The scripts in the /migrations
folder of this repo read data from a set of CSVs built by EDM. Those data are stored in the edm-publishing
Space in Digital Ocean under a folder called db-factfinder
. Inside that folder, the data are further organized by ACS or Decennial, as well as publication year. Additional metadata is sourced from the db-factfinder repo
As most of the source data is organized into folders based on whether the data is ACS or Decennial and the year of publication, the migration scripts and the API code rely on a set of constants located in labs-factfinder-api/special-calculations/data/constants.js
. Performing data updates for new data releases should be as easy as updating the years in those constants and rerunning the migrations against a local database first, then against development and staging environments for testing, and finally for production once the changes are ready to go live. Note that you should only have to make changes to those constants when you are doing the work of updating the data itself. If you're just trying to populate a local instance of the database so that you can work on application code, you should be able to leave those constants as-is.
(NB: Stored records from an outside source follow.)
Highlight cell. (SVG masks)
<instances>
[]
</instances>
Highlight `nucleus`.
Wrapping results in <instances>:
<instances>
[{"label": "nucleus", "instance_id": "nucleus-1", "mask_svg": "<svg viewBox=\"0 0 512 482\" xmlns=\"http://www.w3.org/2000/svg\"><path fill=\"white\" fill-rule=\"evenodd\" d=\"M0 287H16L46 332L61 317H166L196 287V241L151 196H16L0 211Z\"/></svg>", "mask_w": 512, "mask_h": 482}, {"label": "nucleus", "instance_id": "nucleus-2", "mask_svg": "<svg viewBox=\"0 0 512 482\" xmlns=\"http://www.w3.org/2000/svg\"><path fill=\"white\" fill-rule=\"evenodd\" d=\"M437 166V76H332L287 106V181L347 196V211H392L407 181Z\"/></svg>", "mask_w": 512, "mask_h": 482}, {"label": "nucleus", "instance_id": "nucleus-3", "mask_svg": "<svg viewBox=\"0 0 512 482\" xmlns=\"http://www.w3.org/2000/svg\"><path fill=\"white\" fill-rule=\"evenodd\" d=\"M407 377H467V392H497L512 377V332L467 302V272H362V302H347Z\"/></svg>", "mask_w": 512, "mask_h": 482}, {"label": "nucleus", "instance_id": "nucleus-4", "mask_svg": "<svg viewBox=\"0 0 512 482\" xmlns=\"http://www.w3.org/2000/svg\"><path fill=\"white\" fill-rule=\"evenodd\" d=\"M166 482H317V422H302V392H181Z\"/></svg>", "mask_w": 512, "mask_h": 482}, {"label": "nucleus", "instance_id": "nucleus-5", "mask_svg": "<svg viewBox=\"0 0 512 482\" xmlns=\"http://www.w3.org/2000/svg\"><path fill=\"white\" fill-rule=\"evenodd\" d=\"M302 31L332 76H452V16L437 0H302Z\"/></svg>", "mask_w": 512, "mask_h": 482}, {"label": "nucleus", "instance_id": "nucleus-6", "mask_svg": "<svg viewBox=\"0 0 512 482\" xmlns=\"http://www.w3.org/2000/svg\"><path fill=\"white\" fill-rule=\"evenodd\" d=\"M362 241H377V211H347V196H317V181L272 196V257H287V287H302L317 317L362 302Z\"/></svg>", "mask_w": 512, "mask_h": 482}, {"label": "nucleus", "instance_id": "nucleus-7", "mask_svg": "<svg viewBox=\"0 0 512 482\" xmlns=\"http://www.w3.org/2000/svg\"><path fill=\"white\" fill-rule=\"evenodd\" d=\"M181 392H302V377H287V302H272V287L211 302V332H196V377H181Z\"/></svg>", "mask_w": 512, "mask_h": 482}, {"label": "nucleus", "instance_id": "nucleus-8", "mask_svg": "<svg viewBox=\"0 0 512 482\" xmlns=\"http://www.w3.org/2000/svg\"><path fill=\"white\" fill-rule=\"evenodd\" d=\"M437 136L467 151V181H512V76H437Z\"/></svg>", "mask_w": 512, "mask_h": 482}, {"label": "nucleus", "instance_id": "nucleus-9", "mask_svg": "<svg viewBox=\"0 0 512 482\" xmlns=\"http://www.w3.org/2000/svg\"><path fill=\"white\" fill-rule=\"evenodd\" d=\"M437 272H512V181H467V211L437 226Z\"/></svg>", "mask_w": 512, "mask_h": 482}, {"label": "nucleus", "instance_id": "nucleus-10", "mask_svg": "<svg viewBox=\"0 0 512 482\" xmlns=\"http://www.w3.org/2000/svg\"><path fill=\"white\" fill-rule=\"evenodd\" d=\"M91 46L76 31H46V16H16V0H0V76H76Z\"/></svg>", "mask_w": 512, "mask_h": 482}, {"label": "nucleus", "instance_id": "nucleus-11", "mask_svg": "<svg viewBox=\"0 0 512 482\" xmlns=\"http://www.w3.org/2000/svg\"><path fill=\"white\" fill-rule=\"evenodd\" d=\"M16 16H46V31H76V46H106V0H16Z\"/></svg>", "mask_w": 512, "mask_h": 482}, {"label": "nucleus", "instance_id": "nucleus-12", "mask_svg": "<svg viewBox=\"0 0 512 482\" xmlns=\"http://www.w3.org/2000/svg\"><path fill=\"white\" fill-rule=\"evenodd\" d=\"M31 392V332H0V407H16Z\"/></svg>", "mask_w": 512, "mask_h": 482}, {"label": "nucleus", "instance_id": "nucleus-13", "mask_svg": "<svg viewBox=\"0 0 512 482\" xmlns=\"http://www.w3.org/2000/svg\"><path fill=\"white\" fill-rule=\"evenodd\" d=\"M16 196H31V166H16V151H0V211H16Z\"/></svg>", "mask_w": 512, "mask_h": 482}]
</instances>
The following process only applies to internal DCP developers
The process for updating the data in the development, staging, and production environments is similar to that for a local environment. Make sure you have jq
and postgresql
installed. Then update your DATABASE_URL
environment variable to point to the environment you want to update. You can find the host, port, username, and password that you need to update your DATABASE_URL
connection string by looking in the labs-db
database cluster in Digital Ocean and looking for the factfinder database for each environment. Once you have that set up, you should be able to run yarn migrate
against one of those environments. Note that this is currently a manual process so it should usually be executed by experienced members of the team with proper communication beforehand. TODO - finish automating data migrations scripts to run via GitHub Actions. Before updating any remote databases, be sure to submit a PR for review that updates the constants and any necessary code. The updates should only be executed from the corresponding develop
, staging
, and master
branches after a PR has been merged into them.
- Carto - Carto instance with MapPLUTO and other Zoning-related datasets
- NYC GeoSearch API - Autocomplete search results
- ESLint - We use ESLint with Airbnb's rules for JavaScript projects
- Add an ESLint plugin to your text editor to highlight broken rules while you code
- You can also run
eslint
at the command line with the--fix
flag to automatically fix some errors.